A poet friend of mine from Sarah Lawrence College (now living in Los Angeles) recently sent me an envelope full of newspaper clippings and I’m enjoying reading and discussing them with him via email. One he sent me was the following piece from the LA Times, “No, Margaret Atwood Will Not Blurb Your Book”
I really wanted to like this article when at first I assumed she would be forsaking blurbs on her own books; but the article was only about how she was refusing to give out anymore helpful blurbs to other authors.
A more revolutionary act would be for her to eschew blurbs on her own book covers. I mean, is she taking and refusing to give (just because she’s so busy)?
I get it that published authors are unbelievably busy and can’t keep up with these requests. I even respect Ringo Starr for recently notifying the fans of the world that he won't be signing autographs anymore. Totally acceptable because he’s not out there asking anybody for autographs. If you can't keep up with requests, then silently not keep up with requests. That's all you need to do. Why make a grandiose statement about it?
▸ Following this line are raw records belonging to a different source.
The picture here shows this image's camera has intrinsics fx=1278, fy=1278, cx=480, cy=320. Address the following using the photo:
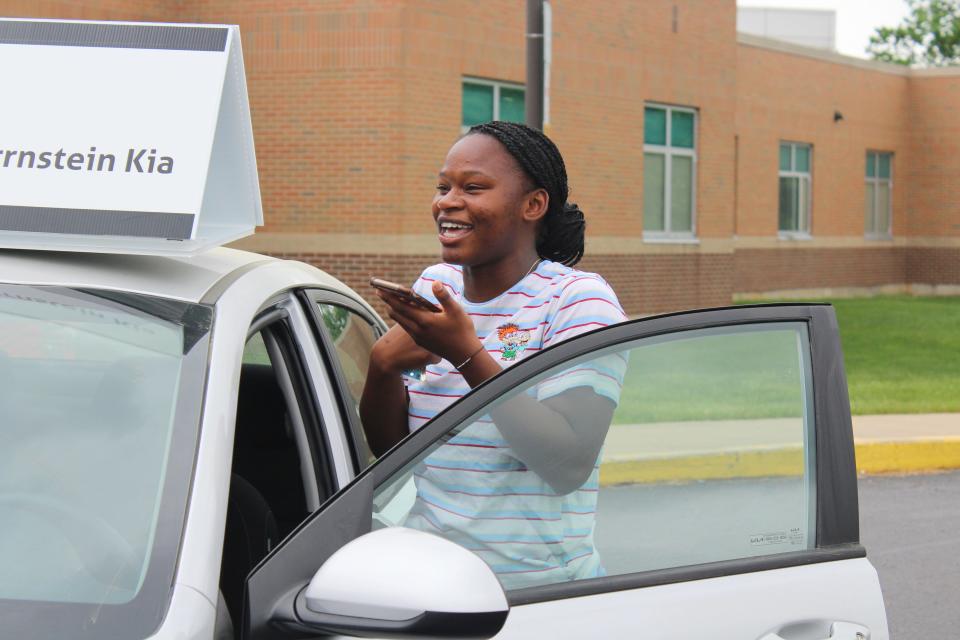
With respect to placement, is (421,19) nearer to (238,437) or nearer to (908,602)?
(908,602)

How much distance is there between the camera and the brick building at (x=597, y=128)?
1582 cm

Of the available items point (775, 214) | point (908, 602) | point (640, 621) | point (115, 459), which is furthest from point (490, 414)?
point (775, 214)

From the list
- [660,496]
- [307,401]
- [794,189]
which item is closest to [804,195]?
[794,189]

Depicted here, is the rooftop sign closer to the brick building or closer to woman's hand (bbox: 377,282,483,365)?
woman's hand (bbox: 377,282,483,365)

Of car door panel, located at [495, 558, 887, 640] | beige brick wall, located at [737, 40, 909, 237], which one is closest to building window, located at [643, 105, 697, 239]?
beige brick wall, located at [737, 40, 909, 237]

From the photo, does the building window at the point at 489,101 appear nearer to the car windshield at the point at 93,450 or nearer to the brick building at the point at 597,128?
the brick building at the point at 597,128

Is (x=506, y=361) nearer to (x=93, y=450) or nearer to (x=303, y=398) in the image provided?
(x=303, y=398)

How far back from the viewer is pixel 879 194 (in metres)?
32.6

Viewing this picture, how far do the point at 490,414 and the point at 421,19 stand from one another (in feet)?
Answer: 47.1

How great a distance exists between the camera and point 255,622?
6.20 ft

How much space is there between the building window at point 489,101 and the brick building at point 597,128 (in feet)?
0.10

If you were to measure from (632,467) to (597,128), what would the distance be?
1700cm

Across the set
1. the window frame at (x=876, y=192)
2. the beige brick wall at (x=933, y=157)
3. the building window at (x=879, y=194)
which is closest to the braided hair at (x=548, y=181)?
the window frame at (x=876, y=192)

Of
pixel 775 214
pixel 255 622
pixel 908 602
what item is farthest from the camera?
pixel 775 214
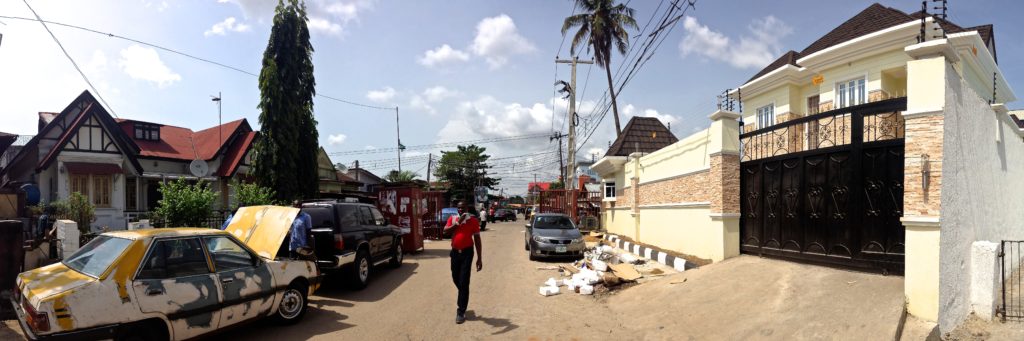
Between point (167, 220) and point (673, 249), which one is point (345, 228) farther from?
point (673, 249)

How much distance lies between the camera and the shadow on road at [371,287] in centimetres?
862

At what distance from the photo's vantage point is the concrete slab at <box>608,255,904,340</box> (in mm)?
5301

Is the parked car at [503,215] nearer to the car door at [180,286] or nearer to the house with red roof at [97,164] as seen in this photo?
the house with red roof at [97,164]

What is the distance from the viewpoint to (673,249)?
11773mm

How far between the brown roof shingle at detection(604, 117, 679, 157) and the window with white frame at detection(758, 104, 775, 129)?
22.6 ft

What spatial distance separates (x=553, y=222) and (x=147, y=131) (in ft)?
71.2

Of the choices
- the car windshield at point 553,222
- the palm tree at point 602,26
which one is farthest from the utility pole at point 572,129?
the car windshield at point 553,222

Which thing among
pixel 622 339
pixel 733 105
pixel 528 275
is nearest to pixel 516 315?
pixel 622 339

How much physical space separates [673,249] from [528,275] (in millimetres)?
3627

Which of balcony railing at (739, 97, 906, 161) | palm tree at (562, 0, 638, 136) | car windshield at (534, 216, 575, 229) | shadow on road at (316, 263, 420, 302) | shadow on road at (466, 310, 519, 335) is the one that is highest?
palm tree at (562, 0, 638, 136)

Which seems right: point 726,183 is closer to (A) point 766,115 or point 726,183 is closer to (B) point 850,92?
(B) point 850,92

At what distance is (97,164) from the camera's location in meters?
19.8

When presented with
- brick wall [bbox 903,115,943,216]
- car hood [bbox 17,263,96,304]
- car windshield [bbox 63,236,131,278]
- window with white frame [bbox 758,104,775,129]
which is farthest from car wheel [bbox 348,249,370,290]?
window with white frame [bbox 758,104,775,129]

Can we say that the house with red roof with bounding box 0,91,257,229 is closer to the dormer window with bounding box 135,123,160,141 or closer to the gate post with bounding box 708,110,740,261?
the dormer window with bounding box 135,123,160,141
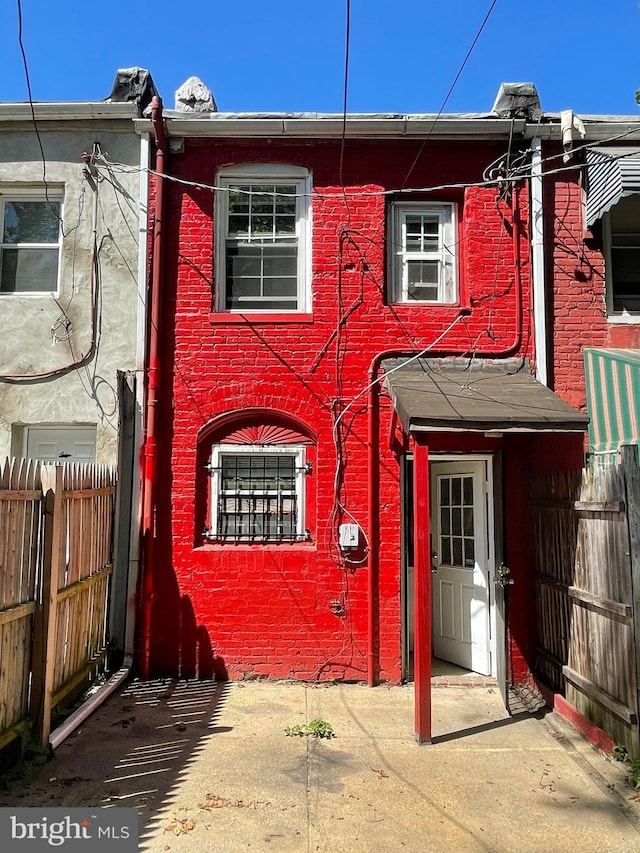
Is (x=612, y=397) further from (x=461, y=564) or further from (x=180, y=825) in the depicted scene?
(x=180, y=825)

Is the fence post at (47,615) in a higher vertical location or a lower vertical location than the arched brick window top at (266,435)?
lower

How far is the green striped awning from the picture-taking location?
6152 mm

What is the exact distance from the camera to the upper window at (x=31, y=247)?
783cm

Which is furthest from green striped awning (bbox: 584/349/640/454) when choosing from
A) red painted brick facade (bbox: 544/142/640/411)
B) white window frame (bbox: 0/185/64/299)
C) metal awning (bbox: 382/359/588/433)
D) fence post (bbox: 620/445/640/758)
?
white window frame (bbox: 0/185/64/299)

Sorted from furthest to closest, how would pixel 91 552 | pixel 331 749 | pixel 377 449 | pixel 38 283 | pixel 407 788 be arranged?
pixel 38 283 < pixel 377 449 < pixel 91 552 < pixel 331 749 < pixel 407 788

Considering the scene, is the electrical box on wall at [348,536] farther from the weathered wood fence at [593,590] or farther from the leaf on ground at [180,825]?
the leaf on ground at [180,825]

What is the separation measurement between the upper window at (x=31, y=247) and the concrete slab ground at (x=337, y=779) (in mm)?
4835

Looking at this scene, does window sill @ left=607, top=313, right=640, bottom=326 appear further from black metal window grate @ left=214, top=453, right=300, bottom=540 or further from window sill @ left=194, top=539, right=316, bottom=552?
window sill @ left=194, top=539, right=316, bottom=552

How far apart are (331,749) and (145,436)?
12.4 ft

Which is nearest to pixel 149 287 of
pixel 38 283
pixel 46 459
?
pixel 38 283

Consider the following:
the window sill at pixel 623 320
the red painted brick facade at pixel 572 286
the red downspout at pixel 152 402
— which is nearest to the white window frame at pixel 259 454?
the red downspout at pixel 152 402

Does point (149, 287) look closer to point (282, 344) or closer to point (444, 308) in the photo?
point (282, 344)

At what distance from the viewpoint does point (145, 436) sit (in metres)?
7.30

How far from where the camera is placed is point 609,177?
7.05 meters
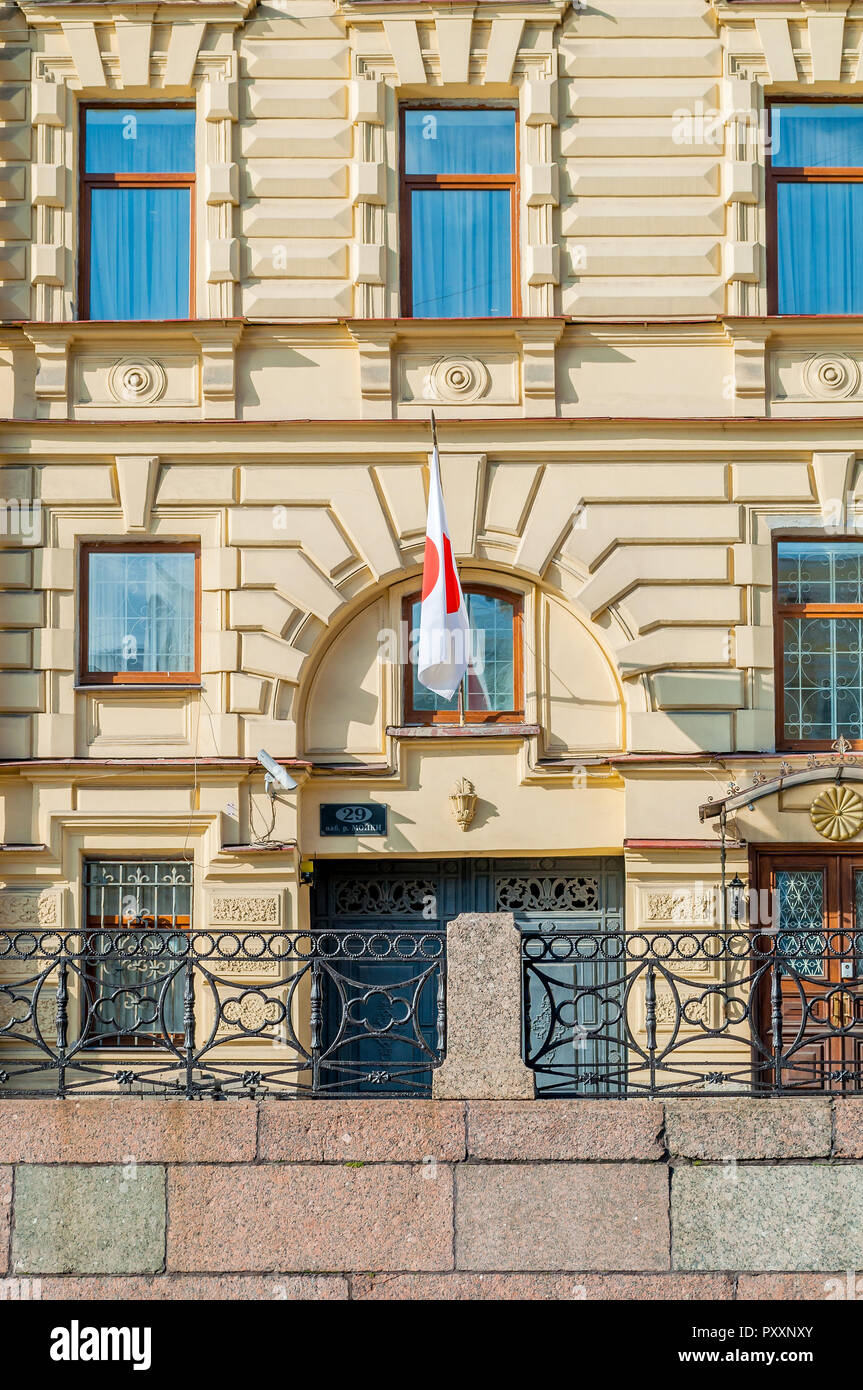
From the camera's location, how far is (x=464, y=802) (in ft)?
41.1

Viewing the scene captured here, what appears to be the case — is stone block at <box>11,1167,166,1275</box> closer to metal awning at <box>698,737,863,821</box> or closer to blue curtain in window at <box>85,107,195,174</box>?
metal awning at <box>698,737,863,821</box>

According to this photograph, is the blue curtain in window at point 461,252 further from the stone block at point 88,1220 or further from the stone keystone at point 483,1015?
the stone block at point 88,1220

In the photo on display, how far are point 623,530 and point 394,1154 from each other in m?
6.15

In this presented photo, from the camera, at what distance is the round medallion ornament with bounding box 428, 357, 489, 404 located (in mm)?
12750

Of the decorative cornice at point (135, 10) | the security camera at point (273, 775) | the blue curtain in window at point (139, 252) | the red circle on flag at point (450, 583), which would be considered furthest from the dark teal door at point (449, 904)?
the decorative cornice at point (135, 10)

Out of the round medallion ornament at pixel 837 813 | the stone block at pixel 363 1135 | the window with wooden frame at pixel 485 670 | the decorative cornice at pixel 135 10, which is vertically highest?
the decorative cornice at pixel 135 10

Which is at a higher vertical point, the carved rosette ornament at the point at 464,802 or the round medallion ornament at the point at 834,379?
the round medallion ornament at the point at 834,379

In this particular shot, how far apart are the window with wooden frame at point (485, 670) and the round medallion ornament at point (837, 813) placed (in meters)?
2.53

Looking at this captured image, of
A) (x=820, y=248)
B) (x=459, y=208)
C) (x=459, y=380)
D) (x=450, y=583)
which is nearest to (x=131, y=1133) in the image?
Result: (x=450, y=583)

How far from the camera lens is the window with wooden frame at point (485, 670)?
12.9m

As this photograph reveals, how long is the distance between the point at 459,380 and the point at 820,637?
3.69 meters

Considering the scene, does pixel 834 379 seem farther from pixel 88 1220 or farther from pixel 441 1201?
pixel 88 1220

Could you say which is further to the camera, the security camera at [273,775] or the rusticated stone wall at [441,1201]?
the security camera at [273,775]

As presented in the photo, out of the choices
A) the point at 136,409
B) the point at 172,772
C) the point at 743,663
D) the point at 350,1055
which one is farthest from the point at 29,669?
the point at 743,663
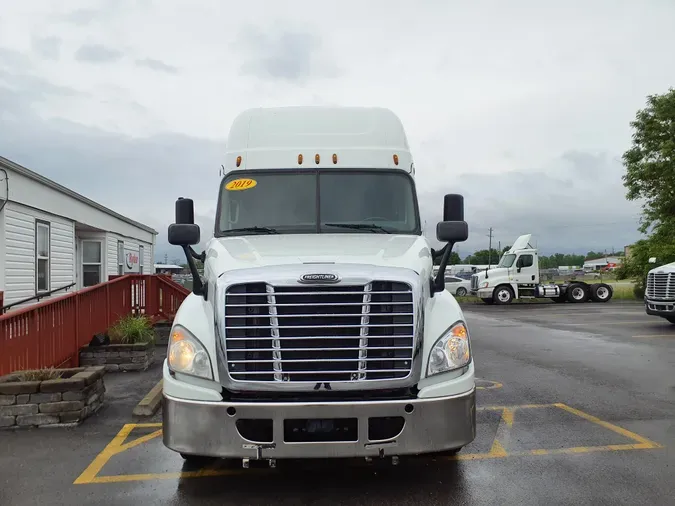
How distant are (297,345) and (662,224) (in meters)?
33.4

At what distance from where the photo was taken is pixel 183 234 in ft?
15.4

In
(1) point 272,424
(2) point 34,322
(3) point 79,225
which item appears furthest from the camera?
(3) point 79,225

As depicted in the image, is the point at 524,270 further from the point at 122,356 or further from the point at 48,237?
the point at 122,356

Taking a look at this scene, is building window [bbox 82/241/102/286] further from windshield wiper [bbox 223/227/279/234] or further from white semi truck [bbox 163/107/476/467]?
white semi truck [bbox 163/107/476/467]

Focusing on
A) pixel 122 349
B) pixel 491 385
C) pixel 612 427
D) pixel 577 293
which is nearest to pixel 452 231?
pixel 612 427

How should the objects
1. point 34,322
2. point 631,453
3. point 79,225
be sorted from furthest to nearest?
point 79,225 → point 34,322 → point 631,453

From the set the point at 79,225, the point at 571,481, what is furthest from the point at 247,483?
the point at 79,225

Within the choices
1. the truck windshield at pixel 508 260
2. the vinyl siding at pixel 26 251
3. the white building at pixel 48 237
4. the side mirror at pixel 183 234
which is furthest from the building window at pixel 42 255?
the truck windshield at pixel 508 260

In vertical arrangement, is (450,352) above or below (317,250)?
below

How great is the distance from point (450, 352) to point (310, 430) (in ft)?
3.59

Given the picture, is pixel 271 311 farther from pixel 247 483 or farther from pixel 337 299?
pixel 247 483

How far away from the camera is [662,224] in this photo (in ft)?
104

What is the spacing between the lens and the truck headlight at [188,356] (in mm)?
3846

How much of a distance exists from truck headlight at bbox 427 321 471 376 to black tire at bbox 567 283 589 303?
88.4 ft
Blurbs are cliquish, overblown statements of meaningless PR, part of anyone’s book marketing plan; and we’ve been conditioned to believe we need them on our books and to convince us that a book is worthy of reading. If Atwood’s career was helped in any way by book blurbs (and it's hard to believe it wasn’t), it doesn't mean much to me that she's now refusing to give out blurbs. It’s just uncharitable and bad vibes. Speak out against the system at least while you're at it.
My friend told me it would take courage as an author to go blurb free. And yes it would.
Irked as I am with Atwood, I did add her to my Pinterst board of poets with sexy hair.